Changing your automatic transmission fluid is necessary to keep the transmission running efficiently and smoothly.
To help you out, we’ve put together a quick step-by-step guide for you. Remember, if you’re unsure about any of these steps make sure you ask one of our team members or your local mechanic.
What you'll need
- Jack stands or ramps
- Spanner or Socket set
- Torque wrench
- Drain pan
- Automatic transmission oil
- Automatic transmission filter kit, includes oil pan gasket
Step 1 – Warm Up Transmission
Firstly warm up the transmission fluid by idling and selecting through the gears or going for a short drive.
Step 2 – Raise The Vehicle
Raise the vehicle and ensure it is level and stable.
Step 3 – Check For Leaks
Do a visual inspection of the transmission for leaks.
Step 4 – Locate Drain Plug
Most transmissions have easily accessible drain plugs, however some will require the oil pan to be removed in order to drain. Others may require a suction pump to draw the fluid out of the filling point.
Consult the workshop manual for your vehicle to find out the correct procedure.
Be careful as the lubricant can be hot enough to cause serious burns
Once located, remove any guards which may be in the way and select the correct spanner or socket to remove.
Step 5 – Drain Old Fluid
Position a large diameter drain pan underneath the transmission to catch the old fluid.
Remove the drain plug
If the bolt does not release, a quick spray of WD40 directly onto the bolt should help loosen it up. Spray and leave for 30minutes to 1hour to take effect.
If the filler bolt has become seized or stripped, and will still not release, stop the procedure immediately and book your car into your mechanic to have the oil checked or changed.
If there isn't a drain plug, remove all but three of the oil pan bolts - this is the minimum number required to keep the pan in place.
The fluid will flow into the drain pan.
Once the fluid stops flowing, support the oil pan with one hand and remove the remaining three bolts.
Step 6 – Examine Fluid
Examine the fluid for any metal particles. If the transmission was previously overfilled damage may have been caused.
Examine the oil pan for metal particles or pieces of clutch material. Any large build up or pieces may indicate a serious problem with the transmission and it should be inspected by a specialist.

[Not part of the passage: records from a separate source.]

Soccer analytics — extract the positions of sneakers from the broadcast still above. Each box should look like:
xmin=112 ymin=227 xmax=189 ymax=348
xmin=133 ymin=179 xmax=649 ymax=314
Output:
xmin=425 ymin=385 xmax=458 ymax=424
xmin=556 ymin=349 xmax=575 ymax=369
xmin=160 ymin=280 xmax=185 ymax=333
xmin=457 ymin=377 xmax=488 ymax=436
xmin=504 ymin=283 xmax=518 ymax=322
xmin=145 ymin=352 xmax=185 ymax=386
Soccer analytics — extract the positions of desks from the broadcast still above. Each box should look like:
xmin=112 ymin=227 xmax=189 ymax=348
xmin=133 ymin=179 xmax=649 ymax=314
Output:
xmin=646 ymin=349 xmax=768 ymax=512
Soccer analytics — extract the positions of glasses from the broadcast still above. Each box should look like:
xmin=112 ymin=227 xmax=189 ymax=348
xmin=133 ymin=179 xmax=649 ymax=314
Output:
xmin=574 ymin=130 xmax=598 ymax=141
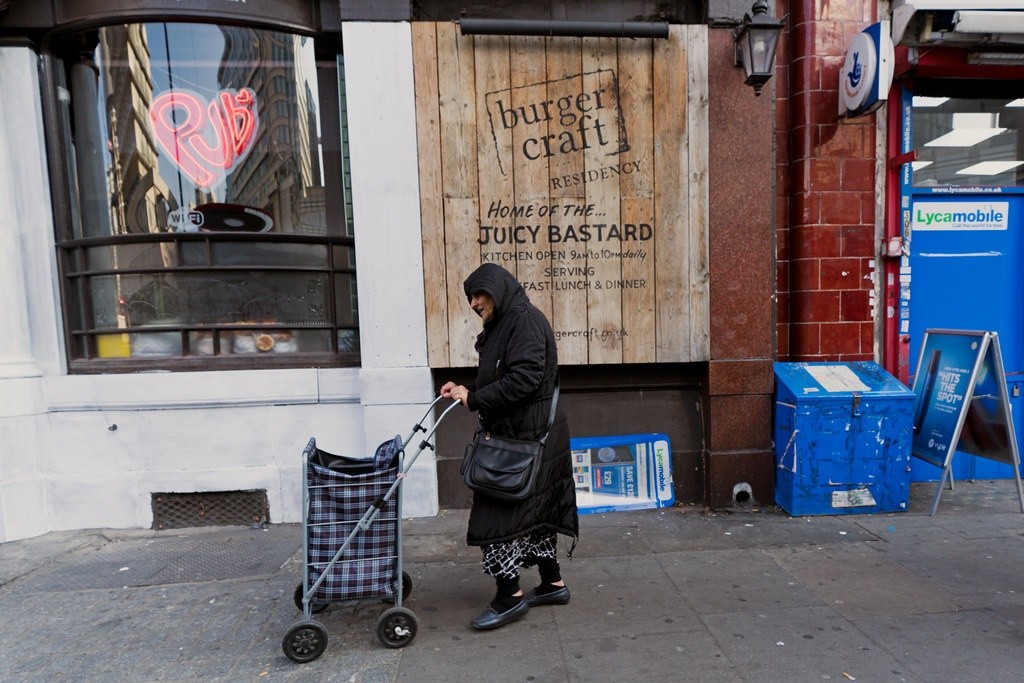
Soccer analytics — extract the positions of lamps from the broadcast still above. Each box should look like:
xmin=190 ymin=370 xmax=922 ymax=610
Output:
xmin=732 ymin=0 xmax=785 ymax=96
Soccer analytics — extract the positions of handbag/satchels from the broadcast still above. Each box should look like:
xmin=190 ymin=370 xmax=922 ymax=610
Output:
xmin=461 ymin=427 xmax=546 ymax=504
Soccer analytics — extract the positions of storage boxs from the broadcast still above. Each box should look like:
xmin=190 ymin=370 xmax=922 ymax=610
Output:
xmin=774 ymin=361 xmax=917 ymax=516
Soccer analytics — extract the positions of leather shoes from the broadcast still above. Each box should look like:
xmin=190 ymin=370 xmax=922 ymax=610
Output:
xmin=522 ymin=587 xmax=570 ymax=607
xmin=470 ymin=598 xmax=528 ymax=629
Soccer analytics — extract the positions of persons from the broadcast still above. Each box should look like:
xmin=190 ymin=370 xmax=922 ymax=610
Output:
xmin=441 ymin=263 xmax=579 ymax=631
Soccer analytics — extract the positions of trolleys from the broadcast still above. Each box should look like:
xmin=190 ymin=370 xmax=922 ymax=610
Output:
xmin=279 ymin=394 xmax=461 ymax=664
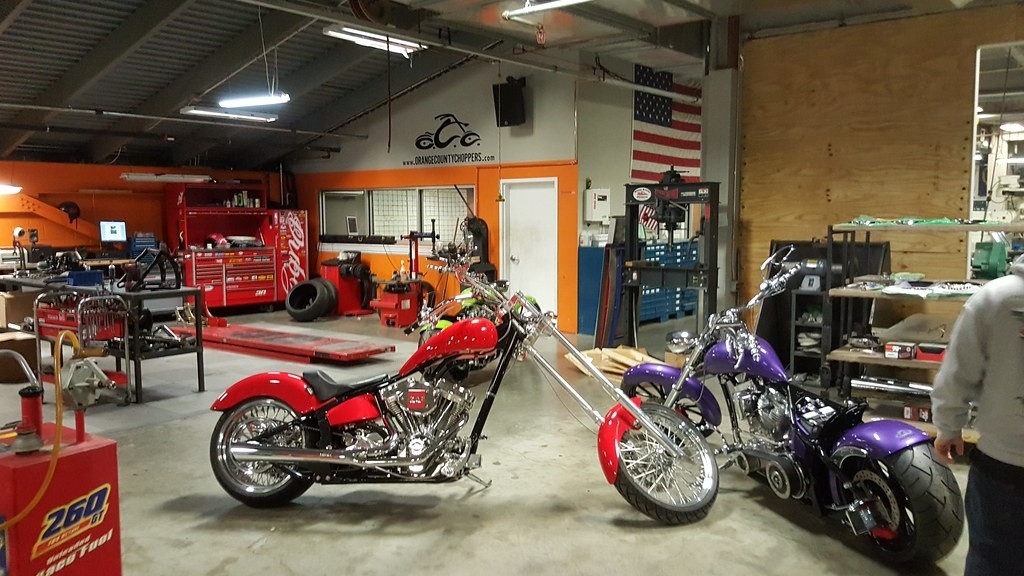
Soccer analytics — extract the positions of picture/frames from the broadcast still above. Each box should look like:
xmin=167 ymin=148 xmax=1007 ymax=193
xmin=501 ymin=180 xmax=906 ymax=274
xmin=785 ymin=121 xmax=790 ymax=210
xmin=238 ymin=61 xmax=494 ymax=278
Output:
xmin=347 ymin=215 xmax=359 ymax=235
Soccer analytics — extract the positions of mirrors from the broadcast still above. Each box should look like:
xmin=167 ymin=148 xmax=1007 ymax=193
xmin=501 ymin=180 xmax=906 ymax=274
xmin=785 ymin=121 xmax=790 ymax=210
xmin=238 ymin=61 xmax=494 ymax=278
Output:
xmin=965 ymin=40 xmax=1024 ymax=281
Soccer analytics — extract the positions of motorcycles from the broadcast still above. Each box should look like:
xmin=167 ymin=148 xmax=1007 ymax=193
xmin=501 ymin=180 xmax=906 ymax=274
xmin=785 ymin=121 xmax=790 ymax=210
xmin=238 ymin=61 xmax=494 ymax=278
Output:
xmin=619 ymin=243 xmax=965 ymax=571
xmin=208 ymin=216 xmax=721 ymax=525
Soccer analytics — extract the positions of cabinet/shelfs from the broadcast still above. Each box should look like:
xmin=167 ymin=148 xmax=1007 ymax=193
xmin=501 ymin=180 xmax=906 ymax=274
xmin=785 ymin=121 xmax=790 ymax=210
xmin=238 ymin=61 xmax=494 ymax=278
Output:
xmin=790 ymin=291 xmax=828 ymax=385
xmin=826 ymin=221 xmax=1020 ymax=436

Step 7 – Remove Old Gasket
Carefully remove the gasket. Do not use a sharp tool which may damage the surface.
Step 8 – Clean Oil Pan
Clean the oil pan with a clean lint free cloth.
Step 9 – Replace Filter
Remove the transmission filter. If you have a paper or cotton filter it must be changed every time the fluid is changed.
Metal filters can be cleaned with a solvent and reused after drying.
Wipe down the transmission using a clean lint free cloth to remove any remaining old fluid.
Install the new transmission filter.
Step 10 – Install New Gasket
Install the new gasket using the manufacturers specified sealant if required.
Re-attach the oil pan and tighten the bolts in a criss-cross pattern to the specified torque.
Step 11 – Re-install Drain Plug
Wipe the drain plug and put it back with a new washer and tighten to the correct torque.
Step 12 – Refill With New Fluid
Check your owner’s manual for the correct type and quantity of fluid required.
Fill the transmission with fresh fluid, pausing after each pump to allow the fluid to flow inside.
Check the level on the dipstick and stop when it reaches the cold level.
Step 13 – Circulate Fluid
Start the engine, apply the foot brake and move the transmission selector through all of the gears. This will allow the transmission fluid to flow throughout.
Step 14 – Final Check Of Level
Place the transmission in the correct gear for level checking and check the level. Adjust if required.